[To-do list]
**A.** According to the passage on Assam's smart meter rollback, which resolution ratified the decision, and on what date?
**B.** Extend the passage on Assam's smart meter rollback, picking up after its final sentence.

[Selection]
######
The Core of the Rollback

The decision, ratified via Board of Directors’ Resolution No. 63 dated June 17, 2025, allows for the use of older, postpaid digital meters — once considered outdated — for certain new connections. While the rollback currently applies only to rural low-load categories, its broader implications cannot be ignored. This is not merely a technical decision; it is a response to growing consumer backlash and operational failures that have plagued the prepaid smart meter system since its inception.

The order cites Clause 6.2.1 of the AERC (Electricity Supply Code) (Seventh Amendment) Regulations, 2024 — a regulation that allows consumer choice in metering. But the real drivers of this course correction are far more grounded: persistent recharge issues, unexpected disconnections, poor mobile network availability, and opaque billing mechanisms.

What Went Wrong with Smart Meters?

The idea behind smart meters was futuristic: real-time monitoring, prepaid energy use, reduced theft, and lower operational costs. However, the ground reality tells a different story. Many users — especially in rural areas — faced repeated disconnections due to low balance, often without adequate alerts or recourse. Recharge failures due to server or network issues further eroded trust, with consumers reporting electricity being cut off despite having paid.

In essence, instead of empowering users with more control, smart meters began to feel like a punitive system for the poor.

Billing clarity also became a major concern. Unlike traditional meters where consumption and billing were tangible, prepaid smart meters left consumers grappling with unfamiliar units, non-intuitive apps, and a complete dependency on digital literacy and connectivity — luxuries not uniformly available across Assam.

A Welcome Course Correction?

To its credit, APDCL seems to have taken the feedback seriously. The new directive is a tacit admission that technology rollout cannot outpace ground preparedness and consumer trust.

The most striking aspect of this move is that it empowers the consumer with choice — a right often denied in public utility systems. By allowing people to opt for a postpaid digital meter instead of being forced onto prepaid systems, APDCL has opened the door to a more inclusive, responsive model of governance.

That said, the option remains limited to certain consumer categories, mainly rural households with smaller loads. But the writing on the wall is clear: any attempt to expand the smart meter programme further will now require not just infrastructure but credibility.
######
[Supplied material]
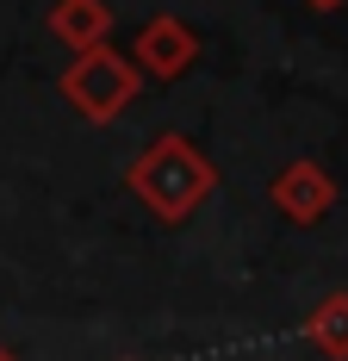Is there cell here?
<instances>
[{
  "instance_id": "cell-1",
  "label": "cell",
  "mask_w": 348,
  "mask_h": 361,
  "mask_svg": "<svg viewBox=\"0 0 348 361\" xmlns=\"http://www.w3.org/2000/svg\"><path fill=\"white\" fill-rule=\"evenodd\" d=\"M125 187H131V200H137L156 224H187V218L218 193V162H211L187 131H162L149 149L131 156Z\"/></svg>"
},
{
  "instance_id": "cell-2",
  "label": "cell",
  "mask_w": 348,
  "mask_h": 361,
  "mask_svg": "<svg viewBox=\"0 0 348 361\" xmlns=\"http://www.w3.org/2000/svg\"><path fill=\"white\" fill-rule=\"evenodd\" d=\"M143 87V69L118 50V44H94V50H75L69 69L56 75V94L69 100L87 125H112V118H125L131 100H137Z\"/></svg>"
},
{
  "instance_id": "cell-3",
  "label": "cell",
  "mask_w": 348,
  "mask_h": 361,
  "mask_svg": "<svg viewBox=\"0 0 348 361\" xmlns=\"http://www.w3.org/2000/svg\"><path fill=\"white\" fill-rule=\"evenodd\" d=\"M199 32L180 19V13H156V19H143L137 37H131V63L143 69V81H180V75L199 63Z\"/></svg>"
},
{
  "instance_id": "cell-4",
  "label": "cell",
  "mask_w": 348,
  "mask_h": 361,
  "mask_svg": "<svg viewBox=\"0 0 348 361\" xmlns=\"http://www.w3.org/2000/svg\"><path fill=\"white\" fill-rule=\"evenodd\" d=\"M268 200H274V212L286 224H299V231H311L323 218L336 212V175L311 162V156H299V162H286L274 180H268Z\"/></svg>"
},
{
  "instance_id": "cell-5",
  "label": "cell",
  "mask_w": 348,
  "mask_h": 361,
  "mask_svg": "<svg viewBox=\"0 0 348 361\" xmlns=\"http://www.w3.org/2000/svg\"><path fill=\"white\" fill-rule=\"evenodd\" d=\"M44 32L69 50H94V44H112V6L106 0H56Z\"/></svg>"
},
{
  "instance_id": "cell-6",
  "label": "cell",
  "mask_w": 348,
  "mask_h": 361,
  "mask_svg": "<svg viewBox=\"0 0 348 361\" xmlns=\"http://www.w3.org/2000/svg\"><path fill=\"white\" fill-rule=\"evenodd\" d=\"M305 343L323 361H348V287L323 293L311 312H305Z\"/></svg>"
},
{
  "instance_id": "cell-7",
  "label": "cell",
  "mask_w": 348,
  "mask_h": 361,
  "mask_svg": "<svg viewBox=\"0 0 348 361\" xmlns=\"http://www.w3.org/2000/svg\"><path fill=\"white\" fill-rule=\"evenodd\" d=\"M311 13H336V6H348V0H305Z\"/></svg>"
},
{
  "instance_id": "cell-8",
  "label": "cell",
  "mask_w": 348,
  "mask_h": 361,
  "mask_svg": "<svg viewBox=\"0 0 348 361\" xmlns=\"http://www.w3.org/2000/svg\"><path fill=\"white\" fill-rule=\"evenodd\" d=\"M0 361H13V349H6V343H0Z\"/></svg>"
}]
</instances>
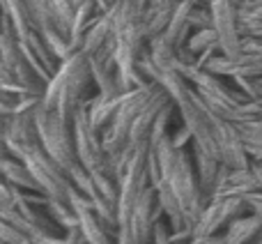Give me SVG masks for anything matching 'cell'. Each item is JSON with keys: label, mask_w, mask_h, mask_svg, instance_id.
<instances>
[{"label": "cell", "mask_w": 262, "mask_h": 244, "mask_svg": "<svg viewBox=\"0 0 262 244\" xmlns=\"http://www.w3.org/2000/svg\"><path fill=\"white\" fill-rule=\"evenodd\" d=\"M191 7H193V3H189V0H180V5L175 7V12H172V16H170V23H168L166 32L161 35L163 39H166L170 46H175V49L184 46L186 39H189V35L193 32L191 21H189Z\"/></svg>", "instance_id": "obj_11"}, {"label": "cell", "mask_w": 262, "mask_h": 244, "mask_svg": "<svg viewBox=\"0 0 262 244\" xmlns=\"http://www.w3.org/2000/svg\"><path fill=\"white\" fill-rule=\"evenodd\" d=\"M230 83L237 88L239 92H244L249 99L262 101V76H232Z\"/></svg>", "instance_id": "obj_22"}, {"label": "cell", "mask_w": 262, "mask_h": 244, "mask_svg": "<svg viewBox=\"0 0 262 244\" xmlns=\"http://www.w3.org/2000/svg\"><path fill=\"white\" fill-rule=\"evenodd\" d=\"M101 9L95 0H88L85 5L76 7V14H74V21H72V28H69V42H72L74 51H81V44H83V37L88 35L92 26L99 21L101 16Z\"/></svg>", "instance_id": "obj_12"}, {"label": "cell", "mask_w": 262, "mask_h": 244, "mask_svg": "<svg viewBox=\"0 0 262 244\" xmlns=\"http://www.w3.org/2000/svg\"><path fill=\"white\" fill-rule=\"evenodd\" d=\"M212 16H214V30L221 42V53L223 55H235L242 53V42L244 35L239 30V14H237V5L232 0H212Z\"/></svg>", "instance_id": "obj_7"}, {"label": "cell", "mask_w": 262, "mask_h": 244, "mask_svg": "<svg viewBox=\"0 0 262 244\" xmlns=\"http://www.w3.org/2000/svg\"><path fill=\"white\" fill-rule=\"evenodd\" d=\"M161 219H166V214H163L161 203H159L157 189L149 185L145 189V194L138 198V203L134 205L129 219L120 226V231L129 233L138 244H152L154 231H157Z\"/></svg>", "instance_id": "obj_5"}, {"label": "cell", "mask_w": 262, "mask_h": 244, "mask_svg": "<svg viewBox=\"0 0 262 244\" xmlns=\"http://www.w3.org/2000/svg\"><path fill=\"white\" fill-rule=\"evenodd\" d=\"M262 233V219L258 214L249 212L244 217L235 219L230 226L223 231L226 244H253Z\"/></svg>", "instance_id": "obj_13"}, {"label": "cell", "mask_w": 262, "mask_h": 244, "mask_svg": "<svg viewBox=\"0 0 262 244\" xmlns=\"http://www.w3.org/2000/svg\"><path fill=\"white\" fill-rule=\"evenodd\" d=\"M253 191H260V182L255 177L253 168H230L223 164V173L221 180L216 185V191H214V198H228V196H249Z\"/></svg>", "instance_id": "obj_8"}, {"label": "cell", "mask_w": 262, "mask_h": 244, "mask_svg": "<svg viewBox=\"0 0 262 244\" xmlns=\"http://www.w3.org/2000/svg\"><path fill=\"white\" fill-rule=\"evenodd\" d=\"M246 203H249L251 212L258 214V217L262 219V189L260 191H253V194L246 196Z\"/></svg>", "instance_id": "obj_27"}, {"label": "cell", "mask_w": 262, "mask_h": 244, "mask_svg": "<svg viewBox=\"0 0 262 244\" xmlns=\"http://www.w3.org/2000/svg\"><path fill=\"white\" fill-rule=\"evenodd\" d=\"M242 140L246 145L251 161H262V118L260 120H249L237 125Z\"/></svg>", "instance_id": "obj_19"}, {"label": "cell", "mask_w": 262, "mask_h": 244, "mask_svg": "<svg viewBox=\"0 0 262 244\" xmlns=\"http://www.w3.org/2000/svg\"><path fill=\"white\" fill-rule=\"evenodd\" d=\"M251 168H253L255 177H258V182H260V189H262V161H251Z\"/></svg>", "instance_id": "obj_30"}, {"label": "cell", "mask_w": 262, "mask_h": 244, "mask_svg": "<svg viewBox=\"0 0 262 244\" xmlns=\"http://www.w3.org/2000/svg\"><path fill=\"white\" fill-rule=\"evenodd\" d=\"M113 39V26H111V18L108 14H101L99 21L88 30V35L83 37V44H81V53L83 55H95L104 49L108 42Z\"/></svg>", "instance_id": "obj_16"}, {"label": "cell", "mask_w": 262, "mask_h": 244, "mask_svg": "<svg viewBox=\"0 0 262 244\" xmlns=\"http://www.w3.org/2000/svg\"><path fill=\"white\" fill-rule=\"evenodd\" d=\"M108 3H111V7H113V5H115V3H118V0H108Z\"/></svg>", "instance_id": "obj_33"}, {"label": "cell", "mask_w": 262, "mask_h": 244, "mask_svg": "<svg viewBox=\"0 0 262 244\" xmlns=\"http://www.w3.org/2000/svg\"><path fill=\"white\" fill-rule=\"evenodd\" d=\"M0 5H3V16H7L12 21L18 37H26L28 32H32L37 28L26 0H0Z\"/></svg>", "instance_id": "obj_15"}, {"label": "cell", "mask_w": 262, "mask_h": 244, "mask_svg": "<svg viewBox=\"0 0 262 244\" xmlns=\"http://www.w3.org/2000/svg\"><path fill=\"white\" fill-rule=\"evenodd\" d=\"M232 3L237 5V7H239V5H244V3H249V0H232Z\"/></svg>", "instance_id": "obj_31"}, {"label": "cell", "mask_w": 262, "mask_h": 244, "mask_svg": "<svg viewBox=\"0 0 262 244\" xmlns=\"http://www.w3.org/2000/svg\"><path fill=\"white\" fill-rule=\"evenodd\" d=\"M0 171H3V180L9 182V185L18 187L23 191H41L39 185H37L35 175L30 173V168L21 161L18 157L14 154L3 152V159H0ZM44 194V191H41Z\"/></svg>", "instance_id": "obj_10"}, {"label": "cell", "mask_w": 262, "mask_h": 244, "mask_svg": "<svg viewBox=\"0 0 262 244\" xmlns=\"http://www.w3.org/2000/svg\"><path fill=\"white\" fill-rule=\"evenodd\" d=\"M251 208L246 203L244 196H228V198H214L205 205L203 214H200L198 223L193 226L195 237H207V235H221L235 219L249 214Z\"/></svg>", "instance_id": "obj_4"}, {"label": "cell", "mask_w": 262, "mask_h": 244, "mask_svg": "<svg viewBox=\"0 0 262 244\" xmlns=\"http://www.w3.org/2000/svg\"><path fill=\"white\" fill-rule=\"evenodd\" d=\"M35 122L39 131V143L64 171L78 166L76 140H74V127L60 118L58 111H49L44 104L35 109Z\"/></svg>", "instance_id": "obj_3"}, {"label": "cell", "mask_w": 262, "mask_h": 244, "mask_svg": "<svg viewBox=\"0 0 262 244\" xmlns=\"http://www.w3.org/2000/svg\"><path fill=\"white\" fill-rule=\"evenodd\" d=\"M30 237L23 231H18L16 226L7 221H0V244H26Z\"/></svg>", "instance_id": "obj_24"}, {"label": "cell", "mask_w": 262, "mask_h": 244, "mask_svg": "<svg viewBox=\"0 0 262 244\" xmlns=\"http://www.w3.org/2000/svg\"><path fill=\"white\" fill-rule=\"evenodd\" d=\"M186 46L193 51L195 55L207 53V51H221V42L214 28H203V30H193L186 39Z\"/></svg>", "instance_id": "obj_21"}, {"label": "cell", "mask_w": 262, "mask_h": 244, "mask_svg": "<svg viewBox=\"0 0 262 244\" xmlns=\"http://www.w3.org/2000/svg\"><path fill=\"white\" fill-rule=\"evenodd\" d=\"M39 32H41V37H44L49 51L60 60V63H64L67 58H72L74 53H78V51H74L72 42H69V35H64L60 28H55V26L44 28V30H39Z\"/></svg>", "instance_id": "obj_20"}, {"label": "cell", "mask_w": 262, "mask_h": 244, "mask_svg": "<svg viewBox=\"0 0 262 244\" xmlns=\"http://www.w3.org/2000/svg\"><path fill=\"white\" fill-rule=\"evenodd\" d=\"M172 12H175V7H159V5H147V7H145V12H143V30H145V37H147V44L166 32Z\"/></svg>", "instance_id": "obj_17"}, {"label": "cell", "mask_w": 262, "mask_h": 244, "mask_svg": "<svg viewBox=\"0 0 262 244\" xmlns=\"http://www.w3.org/2000/svg\"><path fill=\"white\" fill-rule=\"evenodd\" d=\"M191 152H193V164H195V173H198V182L200 189H203L207 203L212 200L214 191H216V185L221 180L223 173V161L216 157H212L209 152H205L198 145H191Z\"/></svg>", "instance_id": "obj_9"}, {"label": "cell", "mask_w": 262, "mask_h": 244, "mask_svg": "<svg viewBox=\"0 0 262 244\" xmlns=\"http://www.w3.org/2000/svg\"><path fill=\"white\" fill-rule=\"evenodd\" d=\"M46 212L49 217L62 228L64 233L72 231V228H78V214L74 210V205L64 198H51L49 196V203H46Z\"/></svg>", "instance_id": "obj_18"}, {"label": "cell", "mask_w": 262, "mask_h": 244, "mask_svg": "<svg viewBox=\"0 0 262 244\" xmlns=\"http://www.w3.org/2000/svg\"><path fill=\"white\" fill-rule=\"evenodd\" d=\"M170 138H172V143L177 145V148H189V145H193V134H191V129L182 122V127H177L175 131L170 134Z\"/></svg>", "instance_id": "obj_25"}, {"label": "cell", "mask_w": 262, "mask_h": 244, "mask_svg": "<svg viewBox=\"0 0 262 244\" xmlns=\"http://www.w3.org/2000/svg\"><path fill=\"white\" fill-rule=\"evenodd\" d=\"M90 104V101H88ZM88 104L81 106L78 115L74 118V140H76V152L78 161L88 168V171H106V159L108 152L104 148L101 134L92 127L90 115H88Z\"/></svg>", "instance_id": "obj_6"}, {"label": "cell", "mask_w": 262, "mask_h": 244, "mask_svg": "<svg viewBox=\"0 0 262 244\" xmlns=\"http://www.w3.org/2000/svg\"><path fill=\"white\" fill-rule=\"evenodd\" d=\"M189 244H226V237L221 235H207V237H193Z\"/></svg>", "instance_id": "obj_29"}, {"label": "cell", "mask_w": 262, "mask_h": 244, "mask_svg": "<svg viewBox=\"0 0 262 244\" xmlns=\"http://www.w3.org/2000/svg\"><path fill=\"white\" fill-rule=\"evenodd\" d=\"M3 152L14 154L18 157L30 173L35 175L39 189L44 191L51 198H64L69 200V189L72 182L67 177V171L41 148V143H28V145H18V143H3Z\"/></svg>", "instance_id": "obj_2"}, {"label": "cell", "mask_w": 262, "mask_h": 244, "mask_svg": "<svg viewBox=\"0 0 262 244\" xmlns=\"http://www.w3.org/2000/svg\"><path fill=\"white\" fill-rule=\"evenodd\" d=\"M92 86H95V81H92L90 63L78 51L64 63H60L58 72L53 74V78L46 86L41 104L49 111H58L64 122L74 125V118L78 115L81 106L92 99V97H88V90Z\"/></svg>", "instance_id": "obj_1"}, {"label": "cell", "mask_w": 262, "mask_h": 244, "mask_svg": "<svg viewBox=\"0 0 262 244\" xmlns=\"http://www.w3.org/2000/svg\"><path fill=\"white\" fill-rule=\"evenodd\" d=\"M64 244H90L85 240V235L81 233V228H72L64 233Z\"/></svg>", "instance_id": "obj_28"}, {"label": "cell", "mask_w": 262, "mask_h": 244, "mask_svg": "<svg viewBox=\"0 0 262 244\" xmlns=\"http://www.w3.org/2000/svg\"><path fill=\"white\" fill-rule=\"evenodd\" d=\"M253 244H262V233H260V237H258V240H255Z\"/></svg>", "instance_id": "obj_32"}, {"label": "cell", "mask_w": 262, "mask_h": 244, "mask_svg": "<svg viewBox=\"0 0 262 244\" xmlns=\"http://www.w3.org/2000/svg\"><path fill=\"white\" fill-rule=\"evenodd\" d=\"M189 21L193 30H203V28H214V16L209 5H193L189 12Z\"/></svg>", "instance_id": "obj_23"}, {"label": "cell", "mask_w": 262, "mask_h": 244, "mask_svg": "<svg viewBox=\"0 0 262 244\" xmlns=\"http://www.w3.org/2000/svg\"><path fill=\"white\" fill-rule=\"evenodd\" d=\"M152 244H172V240H170V223H168L166 219L159 221L157 231H154V237H152Z\"/></svg>", "instance_id": "obj_26"}, {"label": "cell", "mask_w": 262, "mask_h": 244, "mask_svg": "<svg viewBox=\"0 0 262 244\" xmlns=\"http://www.w3.org/2000/svg\"><path fill=\"white\" fill-rule=\"evenodd\" d=\"M120 97H108V95L97 92L90 99V104H88V115H90L92 127H95L99 134H104L111 127V122L115 120V113H118V106H120Z\"/></svg>", "instance_id": "obj_14"}]
</instances>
######
[Outputs for the tasks]
**A.** Board of Directors' Resolution No. 63, dated June 17, 2025.

**B.**
What It Means for the Broader Digital India Push

Assam was among the early movers in the national smart metering drive under the Revamped Distribution Sector Scheme (RDSS), aligned with the Centre’s Digital India vision. But this rollback puts a spotlight on a recurring blind spot in such top-down reforms — implementation without grassroots readiness.

Digital infrastructure, when thrust upon rural consumers without training, affordability, or alternative options, becomes exclusionary. As states race to meet digital targets, they often forget that electricity is not just a utility — it is a lifeline. Disconnecting someone because of a failed recharge or app glitch is not just an inconvenience — it’s a denial of basic rights.

This rollback could serve as a case study for other states. It reveals that digital transformation in essential services must be calibrated, not coerced.

The Road Ahead

This is a pause, not a permanent policy reversal. The APDCL has clarified that the arrangement is temporary, pending further orders. Smart meters are not being scrapped — only their mandatory imposition has been relaxed for now.

The question is whether this moment will be used to introspect and rebuild a smarter system — one where both digital and conventional models co-exist based on informed consumer choice. If not, Assam risks repeating the same mistake in a new form, once the storm settles.

Final Word

The APDCL’s rollback is not just about meters. It is about governance, accountability, and the pace of public-sector innovation. It highlights a truth often overlooked in policy-making — that technology is not a silver bullet. At best, it is a tool. At worst, it is a burden.

For now, Assam’s electricity consumers — particularly its rural poor — have been given a reprieve from a system they did not ask for and could not navigate. Whether that reprieve becomes reform depends on what APDCL does next.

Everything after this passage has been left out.